By NQOBANI NDLOVU
BULAWAYO City Council (BCC) is on a collision course with ratepayers amid revelations that it is sending estimated water bills as it does not have manpower to conduct physical meter readings.
The local authority has been hit by manpower shortages, resulting in failure to provide other services.
Council was recently given the greenlight to recruit 400 additional workers after the 2010 freeze on recruitment by the Local Government ministry.
In 2010, the government through section 313 of the Urban Councils Act declared that no local authority would engage employees without written permission of the minister.
A council report on billing and debt collection revealed that the local authority was sending estimated water bills to residents.
“It will be recalled that the council has been estimating water consumption charges as a result of staff constraints,” the report read in part.
“For the month of May 2021, six (6) districts were read and billed with actual readings, that is district 10 (North western), district 12 (Bellevue), district 17 (Richmond areas), district 24 (central business district), district 55 (Lobengula) and district 58 (Tshabalala) while the rest of the city was estimated.
“… whereas the billed income from January to May 2021 totalled $2,1 billion, receipts were only $1,01 billion; being a collection efficiency of 48% against current billing.
“The debtors figure as at the end of April 2021 was $1,6 billion and as at the end of May 2021 is at $1,8 billion.”
However, residents are not happy about the estimated water bills.
Khumbulani Maphosa, co-ordinator of Matabeleland Institute for Human Rights, condemned BCC for issuing out estimated bills.
“We have maintained that as long as the council is not able to go and read meters physically, it does not have the moral ground to disconnect people.

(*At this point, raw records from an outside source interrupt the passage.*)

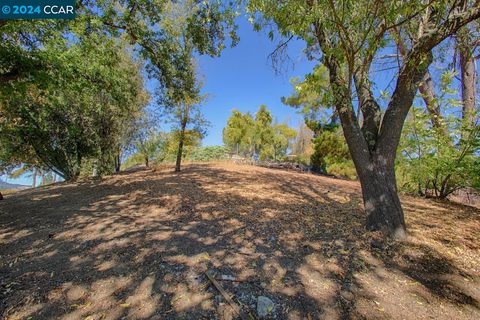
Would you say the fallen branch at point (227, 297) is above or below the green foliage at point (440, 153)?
below

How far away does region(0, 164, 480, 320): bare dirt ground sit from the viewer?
202 cm

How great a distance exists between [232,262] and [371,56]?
2.83 metres

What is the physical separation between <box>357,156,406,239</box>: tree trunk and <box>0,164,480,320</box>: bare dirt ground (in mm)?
188

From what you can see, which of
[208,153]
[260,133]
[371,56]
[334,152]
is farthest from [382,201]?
[260,133]

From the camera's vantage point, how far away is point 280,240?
3.16 m

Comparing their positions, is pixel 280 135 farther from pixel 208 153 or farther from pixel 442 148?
pixel 442 148

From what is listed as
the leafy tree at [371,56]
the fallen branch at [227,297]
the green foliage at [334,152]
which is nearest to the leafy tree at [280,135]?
the green foliage at [334,152]

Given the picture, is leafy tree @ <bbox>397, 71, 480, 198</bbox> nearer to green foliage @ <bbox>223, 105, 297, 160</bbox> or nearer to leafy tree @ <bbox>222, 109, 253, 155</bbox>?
green foliage @ <bbox>223, 105, 297, 160</bbox>

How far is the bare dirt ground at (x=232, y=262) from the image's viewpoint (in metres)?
2.02

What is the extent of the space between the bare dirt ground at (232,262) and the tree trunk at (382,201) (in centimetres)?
19

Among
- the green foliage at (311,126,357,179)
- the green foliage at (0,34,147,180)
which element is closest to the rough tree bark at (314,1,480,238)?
the green foliage at (0,34,147,180)

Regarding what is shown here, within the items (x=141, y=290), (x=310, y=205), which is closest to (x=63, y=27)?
(x=141, y=290)

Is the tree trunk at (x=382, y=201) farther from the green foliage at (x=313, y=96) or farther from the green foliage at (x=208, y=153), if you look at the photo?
the green foliage at (x=208, y=153)

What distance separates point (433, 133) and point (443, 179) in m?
1.38
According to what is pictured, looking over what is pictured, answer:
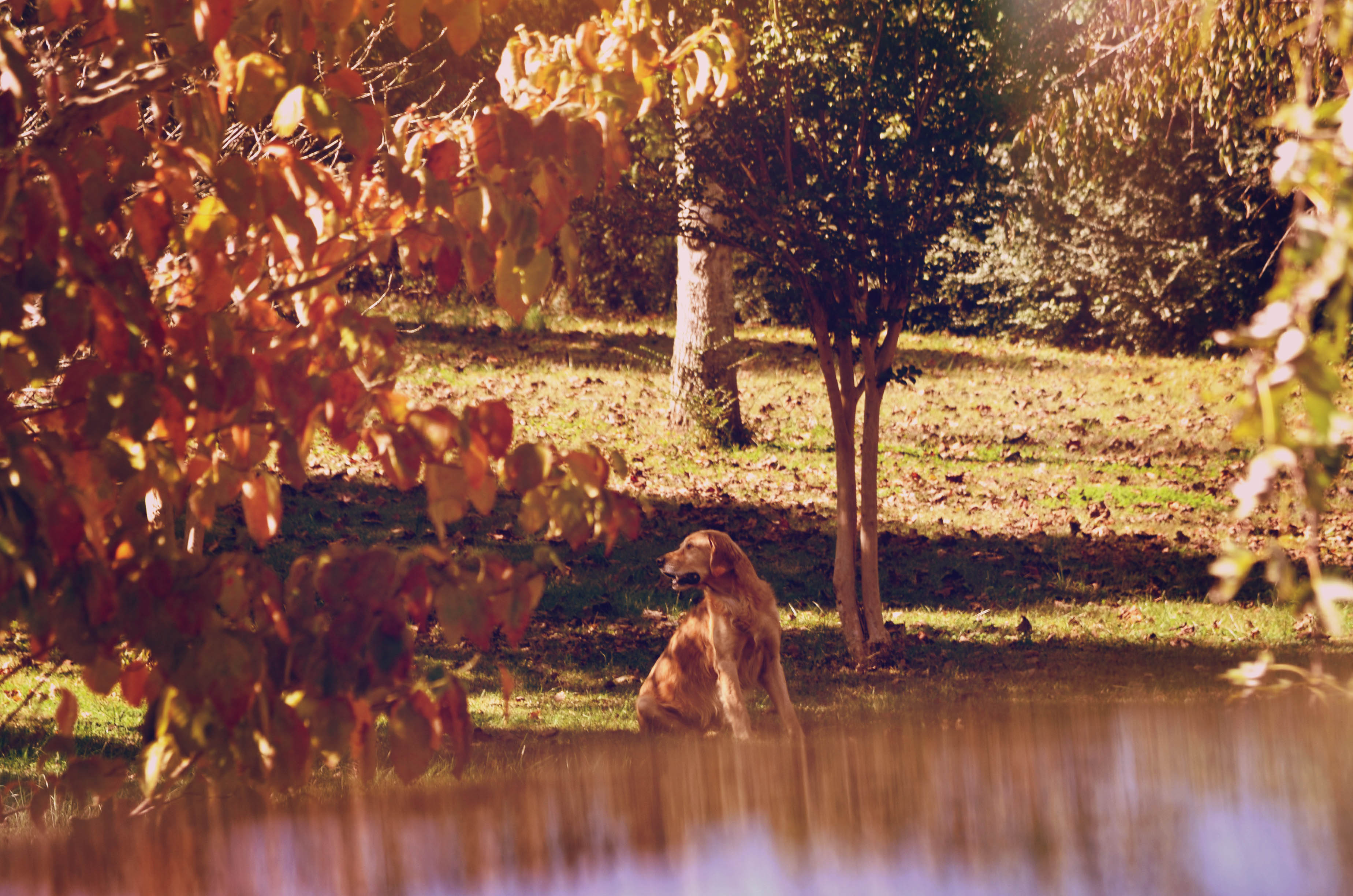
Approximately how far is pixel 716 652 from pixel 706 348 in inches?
385

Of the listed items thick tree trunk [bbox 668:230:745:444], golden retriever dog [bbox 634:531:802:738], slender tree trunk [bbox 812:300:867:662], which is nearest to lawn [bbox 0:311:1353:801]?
slender tree trunk [bbox 812:300:867:662]

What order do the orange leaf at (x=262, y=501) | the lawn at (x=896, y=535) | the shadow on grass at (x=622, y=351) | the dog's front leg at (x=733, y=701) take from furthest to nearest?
the shadow on grass at (x=622, y=351) < the lawn at (x=896, y=535) < the dog's front leg at (x=733, y=701) < the orange leaf at (x=262, y=501)

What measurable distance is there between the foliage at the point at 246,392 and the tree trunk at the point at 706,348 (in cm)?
1241

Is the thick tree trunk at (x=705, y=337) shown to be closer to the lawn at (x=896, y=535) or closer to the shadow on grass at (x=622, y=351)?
the lawn at (x=896, y=535)

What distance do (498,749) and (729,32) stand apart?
4.53 m

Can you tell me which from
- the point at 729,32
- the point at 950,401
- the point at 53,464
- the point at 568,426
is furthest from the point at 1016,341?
the point at 53,464

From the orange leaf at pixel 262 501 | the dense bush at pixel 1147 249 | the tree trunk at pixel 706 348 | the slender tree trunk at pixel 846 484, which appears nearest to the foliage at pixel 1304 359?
the orange leaf at pixel 262 501

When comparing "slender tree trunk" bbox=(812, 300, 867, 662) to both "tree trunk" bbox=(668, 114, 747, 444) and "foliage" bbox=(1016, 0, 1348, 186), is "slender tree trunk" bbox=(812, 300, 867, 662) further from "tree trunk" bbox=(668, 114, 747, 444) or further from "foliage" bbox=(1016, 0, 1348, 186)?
"tree trunk" bbox=(668, 114, 747, 444)

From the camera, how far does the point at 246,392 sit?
7.75 ft

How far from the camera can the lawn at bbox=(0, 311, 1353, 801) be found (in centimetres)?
801

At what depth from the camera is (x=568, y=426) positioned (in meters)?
15.5

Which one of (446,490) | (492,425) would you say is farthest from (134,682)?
(492,425)

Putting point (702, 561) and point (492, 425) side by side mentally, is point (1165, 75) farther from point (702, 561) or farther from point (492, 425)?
point (492, 425)

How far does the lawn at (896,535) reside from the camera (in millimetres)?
8008
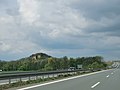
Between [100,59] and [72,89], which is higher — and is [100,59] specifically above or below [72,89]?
above

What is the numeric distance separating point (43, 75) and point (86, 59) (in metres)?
153

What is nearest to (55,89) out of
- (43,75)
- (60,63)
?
(43,75)

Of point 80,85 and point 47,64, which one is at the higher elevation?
point 47,64

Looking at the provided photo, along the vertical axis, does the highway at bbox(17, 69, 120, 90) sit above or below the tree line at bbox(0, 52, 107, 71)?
below

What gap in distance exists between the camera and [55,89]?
59.1 ft

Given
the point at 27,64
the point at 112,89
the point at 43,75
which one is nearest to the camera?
the point at 112,89

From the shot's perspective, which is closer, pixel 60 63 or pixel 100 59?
pixel 60 63

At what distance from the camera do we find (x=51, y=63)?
5384 inches

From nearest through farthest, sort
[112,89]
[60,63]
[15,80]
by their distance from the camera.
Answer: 1. [112,89]
2. [15,80]
3. [60,63]

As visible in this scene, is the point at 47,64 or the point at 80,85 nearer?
the point at 80,85

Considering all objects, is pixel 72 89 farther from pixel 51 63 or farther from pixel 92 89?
pixel 51 63

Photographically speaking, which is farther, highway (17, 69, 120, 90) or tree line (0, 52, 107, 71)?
tree line (0, 52, 107, 71)

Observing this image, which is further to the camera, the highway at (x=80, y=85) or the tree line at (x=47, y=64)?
the tree line at (x=47, y=64)

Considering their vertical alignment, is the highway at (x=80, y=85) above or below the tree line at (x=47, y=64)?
below
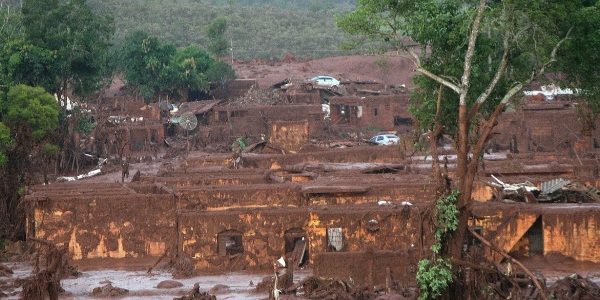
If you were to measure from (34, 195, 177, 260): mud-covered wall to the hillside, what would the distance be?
63223mm

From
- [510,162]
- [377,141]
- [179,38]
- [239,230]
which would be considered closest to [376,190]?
[239,230]

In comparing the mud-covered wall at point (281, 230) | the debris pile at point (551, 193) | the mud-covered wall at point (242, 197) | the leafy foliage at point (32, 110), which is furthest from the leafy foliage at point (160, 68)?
the mud-covered wall at point (281, 230)

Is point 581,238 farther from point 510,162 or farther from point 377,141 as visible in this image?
point 377,141

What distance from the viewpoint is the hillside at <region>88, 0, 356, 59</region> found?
99.5 metres

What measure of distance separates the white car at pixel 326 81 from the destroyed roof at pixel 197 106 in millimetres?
6660

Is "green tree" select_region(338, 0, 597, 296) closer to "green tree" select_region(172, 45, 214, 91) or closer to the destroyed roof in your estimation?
the destroyed roof

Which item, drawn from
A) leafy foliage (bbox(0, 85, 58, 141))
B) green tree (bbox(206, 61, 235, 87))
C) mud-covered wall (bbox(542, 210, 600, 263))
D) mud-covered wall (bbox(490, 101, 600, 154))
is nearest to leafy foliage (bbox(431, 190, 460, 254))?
mud-covered wall (bbox(542, 210, 600, 263))

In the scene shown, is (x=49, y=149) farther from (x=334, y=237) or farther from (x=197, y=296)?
(x=197, y=296)

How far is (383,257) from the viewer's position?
959 inches

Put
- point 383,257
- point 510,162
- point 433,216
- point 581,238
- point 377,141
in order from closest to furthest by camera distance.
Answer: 1. point 433,216
2. point 383,257
3. point 581,238
4. point 510,162
5. point 377,141

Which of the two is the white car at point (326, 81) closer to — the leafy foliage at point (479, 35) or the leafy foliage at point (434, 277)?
the leafy foliage at point (479, 35)

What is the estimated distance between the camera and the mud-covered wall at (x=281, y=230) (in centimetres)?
2688

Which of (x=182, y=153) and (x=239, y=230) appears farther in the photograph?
(x=182, y=153)

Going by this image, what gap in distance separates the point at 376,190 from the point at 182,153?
80.9ft
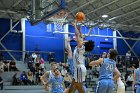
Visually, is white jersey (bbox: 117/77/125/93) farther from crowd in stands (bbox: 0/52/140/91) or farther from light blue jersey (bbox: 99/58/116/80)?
crowd in stands (bbox: 0/52/140/91)

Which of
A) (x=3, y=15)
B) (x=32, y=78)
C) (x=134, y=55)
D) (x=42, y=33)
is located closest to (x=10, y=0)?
(x=3, y=15)

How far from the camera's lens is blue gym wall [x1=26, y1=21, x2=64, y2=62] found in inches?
1264

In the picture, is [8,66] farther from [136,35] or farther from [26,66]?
[136,35]

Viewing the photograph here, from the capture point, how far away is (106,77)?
7.95 m

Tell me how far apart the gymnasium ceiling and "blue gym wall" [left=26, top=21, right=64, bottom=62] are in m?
2.32

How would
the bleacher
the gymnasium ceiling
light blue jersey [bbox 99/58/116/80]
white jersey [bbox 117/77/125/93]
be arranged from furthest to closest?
the gymnasium ceiling
the bleacher
white jersey [bbox 117/77/125/93]
light blue jersey [bbox 99/58/116/80]

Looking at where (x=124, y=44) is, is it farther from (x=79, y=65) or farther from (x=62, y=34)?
(x=79, y=65)

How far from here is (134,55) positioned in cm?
3841

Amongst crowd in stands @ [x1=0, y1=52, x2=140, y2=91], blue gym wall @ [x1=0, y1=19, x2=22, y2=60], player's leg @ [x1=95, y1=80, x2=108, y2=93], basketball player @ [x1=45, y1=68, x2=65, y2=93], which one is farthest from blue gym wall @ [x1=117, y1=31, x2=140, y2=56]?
player's leg @ [x1=95, y1=80, x2=108, y2=93]

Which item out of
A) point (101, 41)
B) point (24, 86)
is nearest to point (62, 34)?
point (101, 41)

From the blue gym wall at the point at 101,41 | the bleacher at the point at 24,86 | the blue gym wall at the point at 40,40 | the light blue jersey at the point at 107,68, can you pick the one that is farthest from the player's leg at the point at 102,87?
the blue gym wall at the point at 101,41

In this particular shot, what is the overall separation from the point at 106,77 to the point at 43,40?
2521 cm

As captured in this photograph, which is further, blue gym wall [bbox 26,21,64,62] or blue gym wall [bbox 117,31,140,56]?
blue gym wall [bbox 117,31,140,56]

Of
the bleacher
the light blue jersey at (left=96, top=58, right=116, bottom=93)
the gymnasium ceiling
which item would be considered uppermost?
the gymnasium ceiling
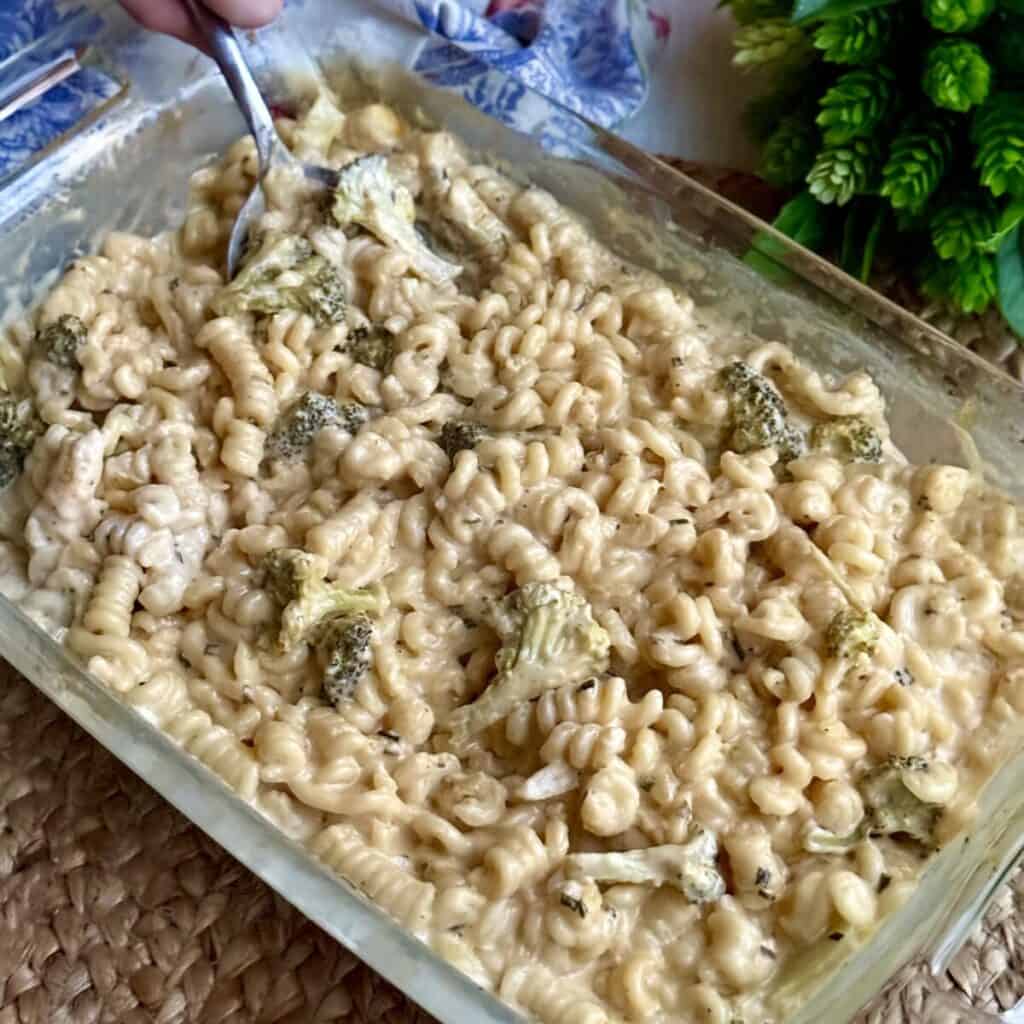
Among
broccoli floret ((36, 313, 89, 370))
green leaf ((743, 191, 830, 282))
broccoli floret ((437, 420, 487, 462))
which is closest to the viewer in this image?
broccoli floret ((437, 420, 487, 462))

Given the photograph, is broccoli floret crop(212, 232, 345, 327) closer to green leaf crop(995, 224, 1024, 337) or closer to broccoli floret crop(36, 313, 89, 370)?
broccoli floret crop(36, 313, 89, 370)

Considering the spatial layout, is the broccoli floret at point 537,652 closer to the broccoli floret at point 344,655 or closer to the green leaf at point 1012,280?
the broccoli floret at point 344,655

That is the first thing because you are disconnecting people based on what?” Maphosa asked.
Bulawayo Residents Association chairperson Winos Dube said: “It has always been a bone of contention between council and ratepayers because disconnecting water supplies on estimated bills is inhumane.”
Council at one time threatened to name and shame defaulters in various suburbs.
In February, council unveiled a credit control and debt collection policy that sought to maintain predictable cashflows and allow for improved management of debtors, among others.